Estamos en el Londres de 1860. Catorce años antes se ha estrenado en otra parte Don Juan Tenorio. Hace menos de cuarenta se han publicado las memorias de Casanova. El autor de My Secret Life tiene unos treinta años. Lleva ya varios registrando en diarios sus andanzas amatorias. Es la época del maquinismo, del auge en la explotación de las colonias ultramarinas; Inglaterra está en acelerada expansión todavía. Su centro es una urbe gigantesca donde pululan docenas de miles de muchachas y mujeres bellas. Algunas de las zorras astutas y mejor nacidas tienen dinero; la mayoría vive bajo la amenaza de la miseria. Y es milagroso lo que puede entonces el dinero. «Te daré un soberano»... «mira este chelín»... «llegaré hasta tres libras»... «no te preocupes por los gastos»... Walter aprende pronto a manejar matizadamente los resortes de su renta anual. Hay hambre y frío, las clases guardan distancias siderales. El caballero puede por eso condescender sin peligro para su estatuto. «Oh, don't, sir, hurt me so, ah», dice una sirvienta —que está siendo seducida/forzada— en el momento de la penetración. Al igual que el hispánico señorito de otrora, el joven es mimado sexualmente por las familias pobres a través de sus hijas:

» Cómo abrazan las criaditas en silencio, cómo responden a la mera inserción de la punta de la polla, qué placer muestran tranquilamente, cómo te quieren y desfallecen mientras brota tu leche cálida y sus coños se licuan.
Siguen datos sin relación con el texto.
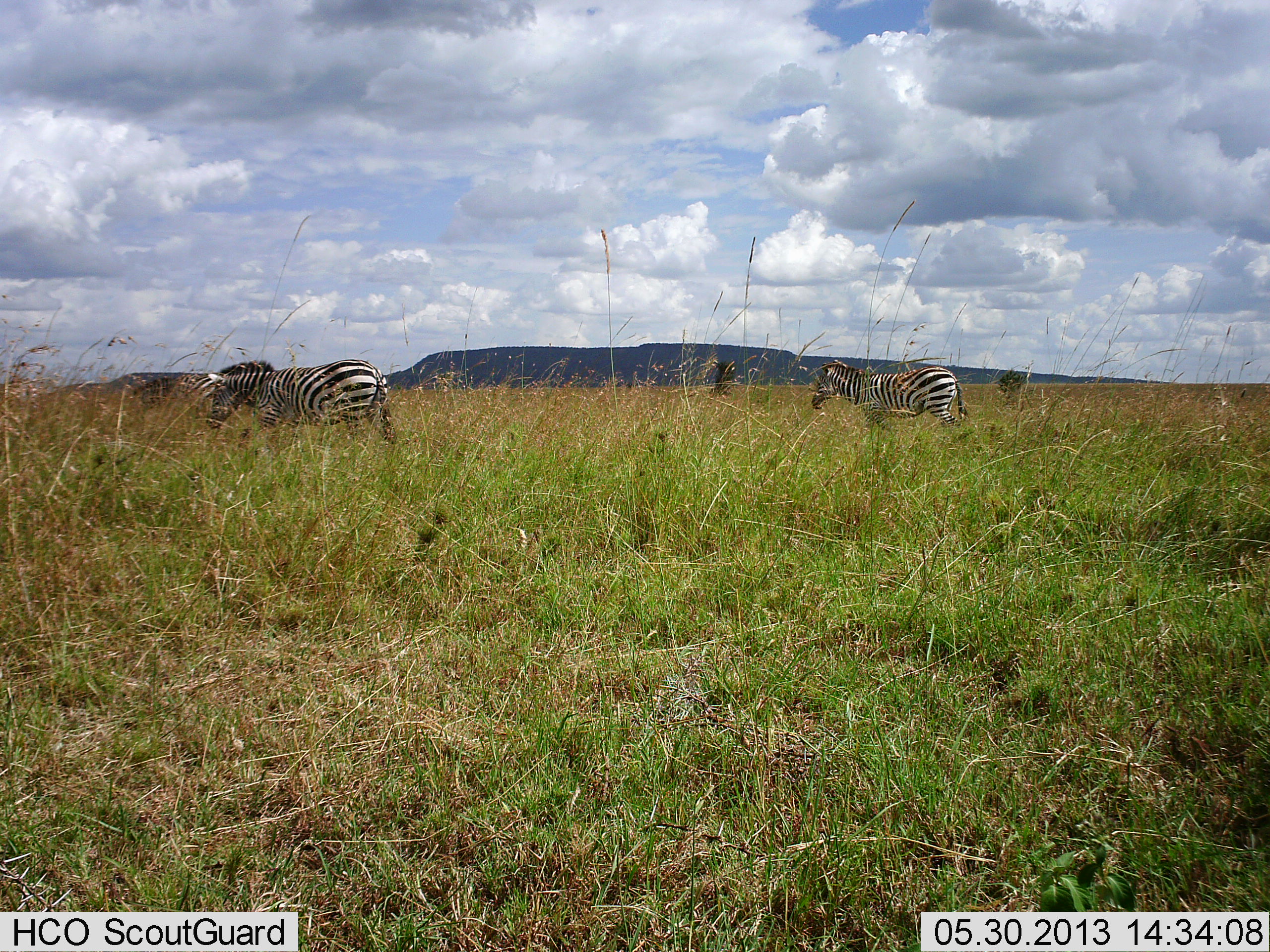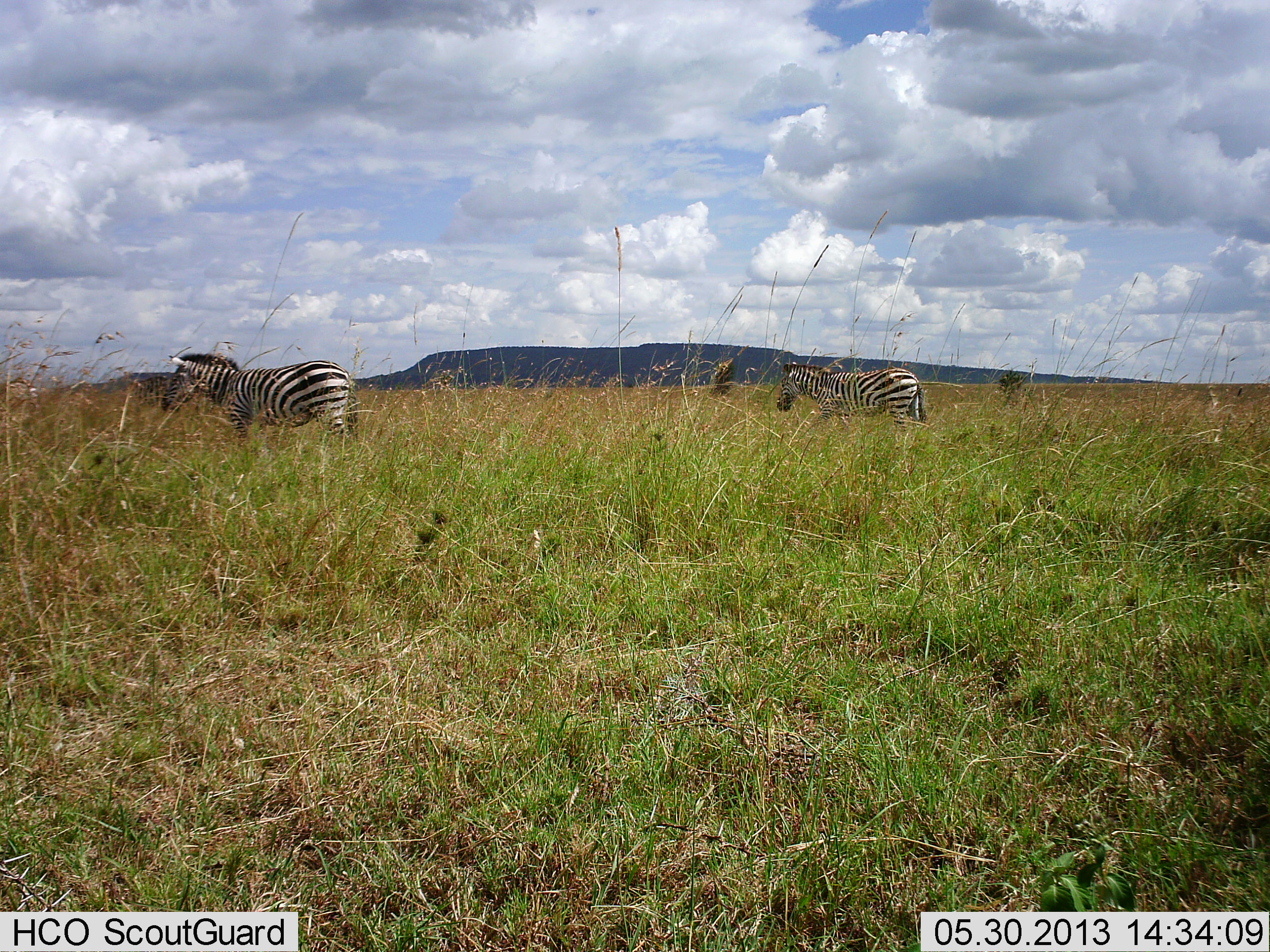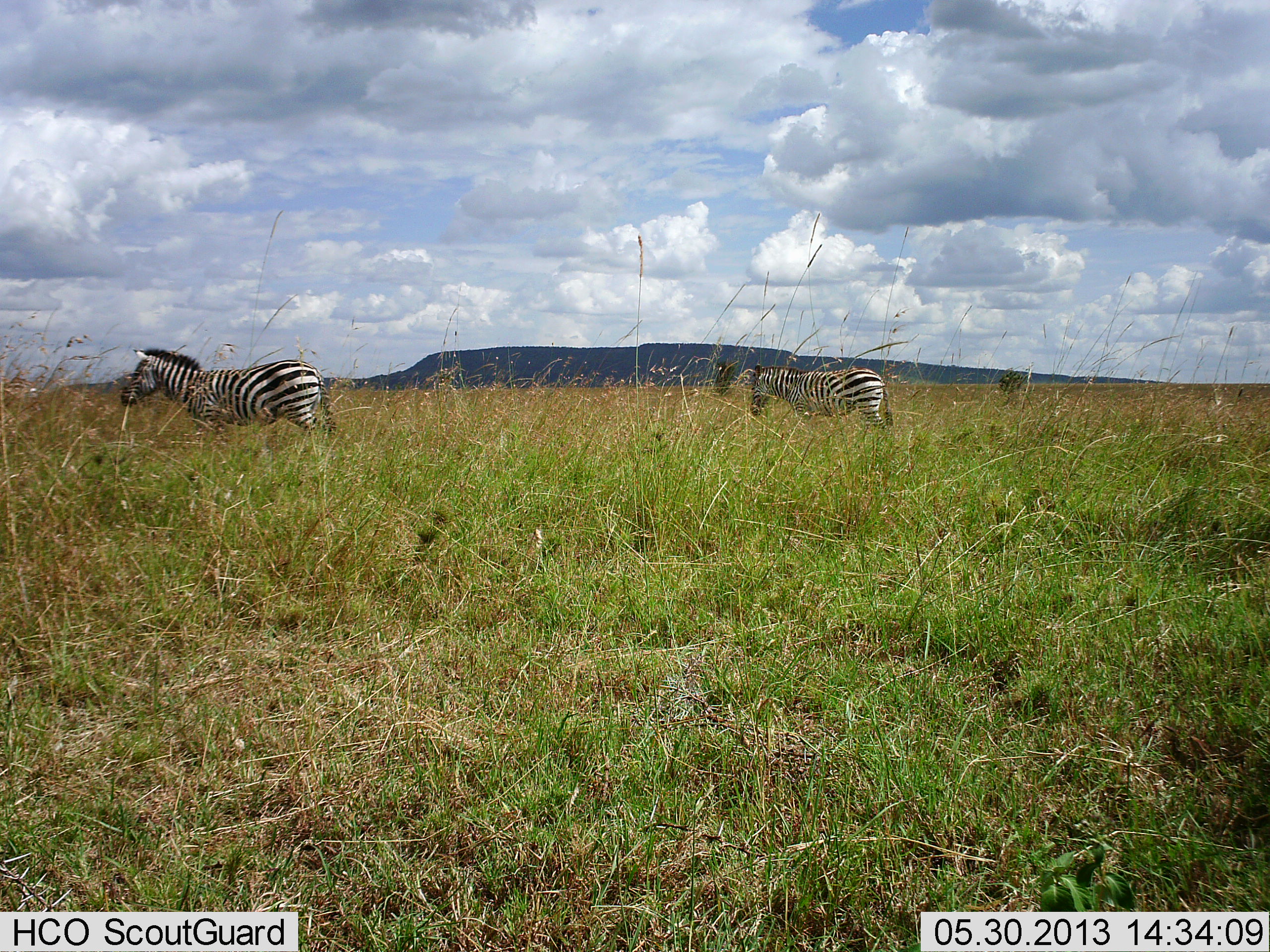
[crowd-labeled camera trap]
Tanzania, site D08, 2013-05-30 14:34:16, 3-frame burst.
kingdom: Animalia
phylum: Chordata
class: Mammalia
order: Perissodactyla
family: Equidae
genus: Equus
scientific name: Equus quagga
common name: plains zebra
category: zebra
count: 2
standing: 0%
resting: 10%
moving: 90%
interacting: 0%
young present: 0%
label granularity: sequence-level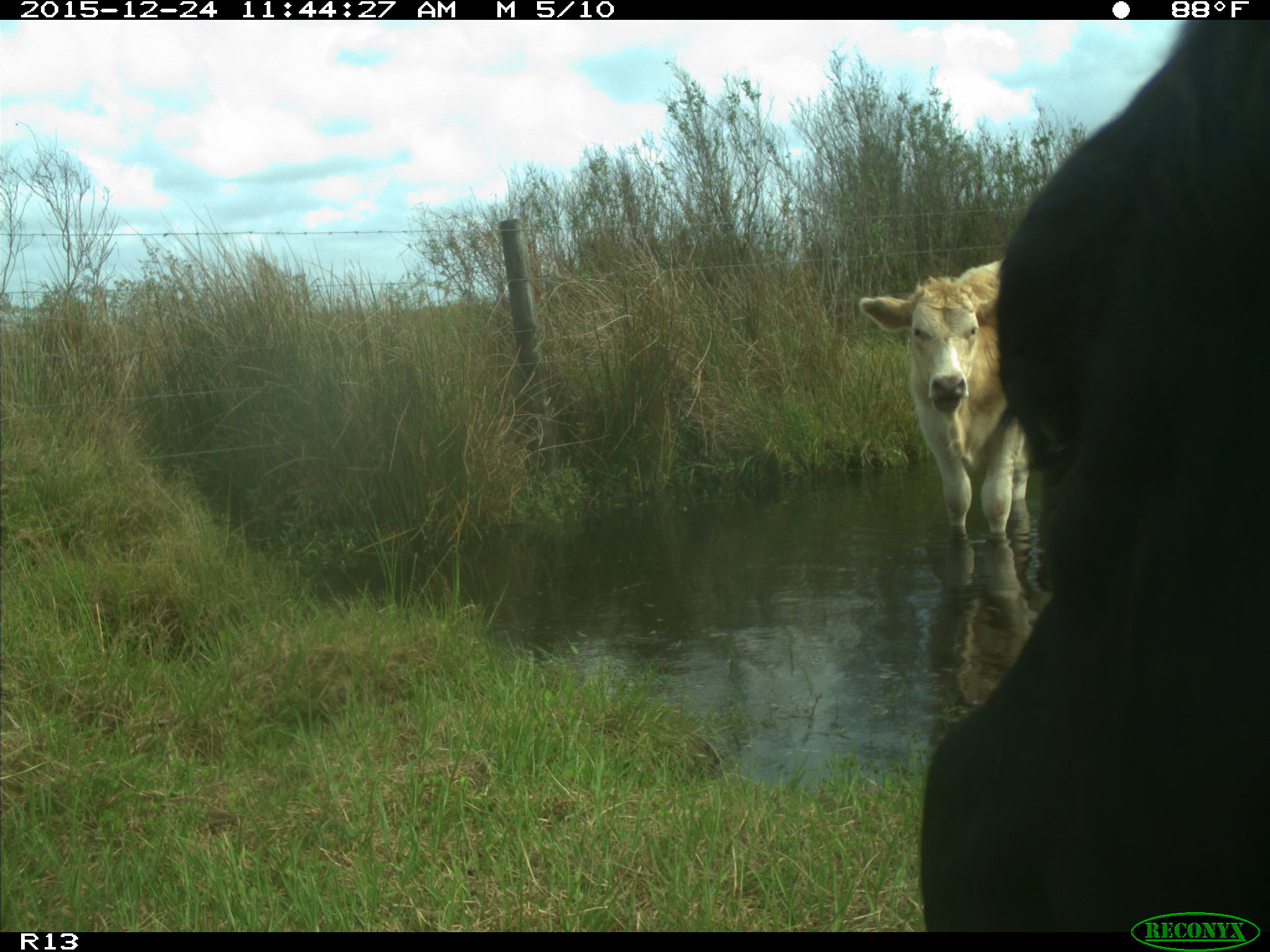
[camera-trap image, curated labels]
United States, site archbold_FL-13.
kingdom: Animalia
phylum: Chordata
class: Mammalia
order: Artiodactyla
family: Bovidae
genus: Bos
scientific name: Bos taurus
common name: domestic cow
Bien puede ser que el poder mágico del dinero desequilibrara el destino de moderación previsible en un espíritu con las demás características del de Walter. Si no hubiese sido rico, habría tenido que conformarse con una décima parte o menos de sus mujeres, y teniendo que conformarse con una experiencia más vulgar quizá no se hubiera extremado tanto en la pesquisa sobre vaginas, ni habría llegado a escribir su documento. Aun las golfas más caras estaban al alcance de su bolsillo, y existía además el ejército de doncellas, modistillas, obreras, lavanderas, viudas y chicas del campo acosadas por el espectro de la miseria. Walter intentará atender adecuadamente a todas. No lo hace por jactarse, ni como aspirante a proxeneta, sino por el placer que ello le reporta.

Tras su primera —y caudalosa— experiencia con Charlotte, que también era virgen, Walter descubre un universo hasta entonces sólo presentido entre amenazas de pesadilla. A partir de entonces, su sensualidad y su posición social le permiten abrir miles de muslos. Inglaterra es para él como Disneylandia para un niño; camina por la calle deteniéndose para fornicar aquí un poco, tocar otro poco más allá, besar a la repartidora de la floristería, pagar a una zorra para que deje a un marino borracho hacérsela... Paradise now. Y —al igual que el niño— recibe unas veces cachetes y otras besos, sin que nada pueda agotar su curiosidad, o traer a la mente los deberes escolares.